Это был концерт гамелана[4] в Музее искусств. Теперь понятно, почему она согласилась. Интересно только, как ему удалось так точно рассчитать свое подношение, выбрать то единственное, от чего она никогда не отказалась бы? Он что, прятался в олеандрах за нашими окнами? Расспрашивал ее друзей? Подкупил кого-нибудь?
Вечерний воздух слегка потрескивал, когда мы с матерью ждали его во дворе музея. Все на жаре било статическим электричеством. Я проводила расческой по волосам и смотрела, как с их кончиков сыплются искры.
Вынужденная ждать, мать нервно перебирала пальцами.
— Опаздывает. Мерзость какая. Сразу надо было догадаться. Наверное, где-нибудь в поле бодается с другими козлами за очередную козу. Напомни мне в следующий раз — не связываться с четвероногими.
На ней все еще была одежда для работы, хотя времени было достаточно, чтобы переодеться. Таков был намек — показать ему, что эта встреча не свидание, что она ничего не значит. Все вокруг нас, особенно женщины в ярких летних шелках, в облаке дорогих разноголосых запахов, критически оглядывали ее. Мужчины улыбались ей, восхищенно рассматривали. Мать рассматривала их в ответ, сверкая синими глазами, пока они не смущались и не отворачивались.
— Одно слово — мужчины, — сказала она. — Какими бы ни были безобразными и противными, каждый о себе воображает невесть что.

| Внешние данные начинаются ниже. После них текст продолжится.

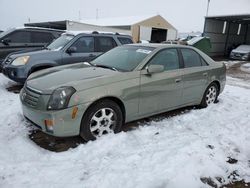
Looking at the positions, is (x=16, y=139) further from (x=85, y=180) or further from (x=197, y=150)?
(x=197, y=150)

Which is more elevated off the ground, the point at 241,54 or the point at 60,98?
the point at 60,98

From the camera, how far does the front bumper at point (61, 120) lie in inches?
139

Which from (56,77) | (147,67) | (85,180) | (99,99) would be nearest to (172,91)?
(147,67)

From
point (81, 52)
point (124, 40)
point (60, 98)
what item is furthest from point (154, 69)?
point (124, 40)

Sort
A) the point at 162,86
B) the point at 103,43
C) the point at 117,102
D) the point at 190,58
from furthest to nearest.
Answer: the point at 103,43
the point at 190,58
the point at 162,86
the point at 117,102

Я увидела Барри, идущего к нам через дворик, — грузное тело на коротких ногах слегка тряслось. Улыбнулся, открывая щель между передними зубами.

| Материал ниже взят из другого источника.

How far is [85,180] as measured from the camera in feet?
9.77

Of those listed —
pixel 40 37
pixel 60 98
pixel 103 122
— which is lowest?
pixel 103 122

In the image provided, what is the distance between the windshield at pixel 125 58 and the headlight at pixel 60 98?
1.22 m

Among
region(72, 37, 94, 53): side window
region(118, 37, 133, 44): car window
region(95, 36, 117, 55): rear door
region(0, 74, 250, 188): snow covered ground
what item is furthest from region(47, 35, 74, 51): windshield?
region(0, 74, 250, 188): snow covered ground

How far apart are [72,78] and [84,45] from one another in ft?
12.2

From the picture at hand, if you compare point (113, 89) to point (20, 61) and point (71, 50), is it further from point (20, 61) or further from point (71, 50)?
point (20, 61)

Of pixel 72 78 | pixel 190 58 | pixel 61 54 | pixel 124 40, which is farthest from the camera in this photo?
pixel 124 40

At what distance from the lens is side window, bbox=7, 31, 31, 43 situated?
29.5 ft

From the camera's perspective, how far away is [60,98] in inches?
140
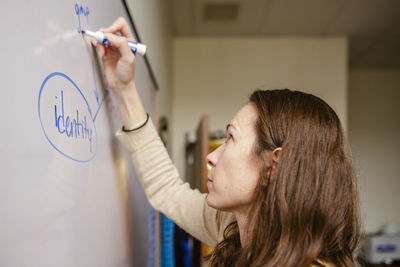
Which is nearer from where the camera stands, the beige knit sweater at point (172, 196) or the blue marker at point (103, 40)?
the blue marker at point (103, 40)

— Прошу прощения. Убийственные пробки.
Мать отвернулась от его извинений. Извиняться пристало только лакеям, учила она меня. Никогда не извиняйся, никогда ничего не объясняй.

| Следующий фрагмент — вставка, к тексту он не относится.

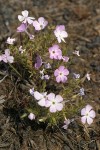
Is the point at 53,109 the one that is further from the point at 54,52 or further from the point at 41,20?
the point at 41,20

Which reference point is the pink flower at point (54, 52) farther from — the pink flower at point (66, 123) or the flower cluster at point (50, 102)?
the pink flower at point (66, 123)

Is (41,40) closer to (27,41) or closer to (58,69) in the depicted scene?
(27,41)

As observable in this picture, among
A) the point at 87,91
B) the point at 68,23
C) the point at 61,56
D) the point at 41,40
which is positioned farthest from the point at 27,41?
the point at 68,23

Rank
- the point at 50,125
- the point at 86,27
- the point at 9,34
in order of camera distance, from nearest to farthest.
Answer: the point at 50,125
the point at 9,34
the point at 86,27

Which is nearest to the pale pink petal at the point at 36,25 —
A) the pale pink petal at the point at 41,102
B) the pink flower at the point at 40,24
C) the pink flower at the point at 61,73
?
the pink flower at the point at 40,24

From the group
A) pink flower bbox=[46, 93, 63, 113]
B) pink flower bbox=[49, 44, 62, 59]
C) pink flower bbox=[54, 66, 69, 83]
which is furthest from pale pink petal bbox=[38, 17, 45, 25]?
pink flower bbox=[46, 93, 63, 113]

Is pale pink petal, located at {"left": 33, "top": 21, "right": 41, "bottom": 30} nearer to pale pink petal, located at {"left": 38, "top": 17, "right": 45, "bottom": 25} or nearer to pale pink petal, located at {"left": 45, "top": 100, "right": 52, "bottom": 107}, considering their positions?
pale pink petal, located at {"left": 38, "top": 17, "right": 45, "bottom": 25}


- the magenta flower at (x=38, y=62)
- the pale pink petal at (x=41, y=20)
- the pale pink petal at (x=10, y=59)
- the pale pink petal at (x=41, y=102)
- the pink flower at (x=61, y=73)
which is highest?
the pale pink petal at (x=41, y=20)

В гамеланском оркестре было двадцать худеньких низкорослых мужчин, стоявших на коленях перед затейливыми резными инструментами — связками колокольчиков, гонгами и барабанами. Начал барабан, потом вступила одна из самых низких колокольчиковых гроздей. Оживали другие, постепенно рождалась и нарастала мощная масса звука. Начал появляться ритм, он ветвился и разрастался, сложный, запутанный, как лианы. Мать говорила, что гамелан создает у слушателя мысленную волну, перекрывающую все альфа, бета и тета, волну, парализующую обыденное течение мыслей и вызывающую к жизни другое, выходящее за пределы, в нетронутые зоны сознания, — как система параллельных сосудов для кровоснабжения поврежденного сердца.
Я закрыла глаза, чтобы лучше рассмотреть крошечных танцоров, пересекающих темный экран век. Они были похожи на птичек из драгоценных камней. Уносили меня куда-то, говорили со мной на языке, где нет слов для определения странных матерей с глазами цвета синего льда, уродливых квартир, сухих листьев в бассейне.
Потом публика стучала бархатными креслами и толпилась у выхода, но мать не двигалась с места. Сидела, закрыв глаза. Ей нравилось уходить последней. Она презирала толпу, этот обмен мнениями на выходе из зала или, того хуже, занимание очереди в туалет и «где вы хотите перекусить?» Это портило ей впечатление. Она все еще была в другом мире и хотела остаться там как можно дольше, чтобы параллельные мысленные потоки и дальше точили кору головного мозга, словно коралл.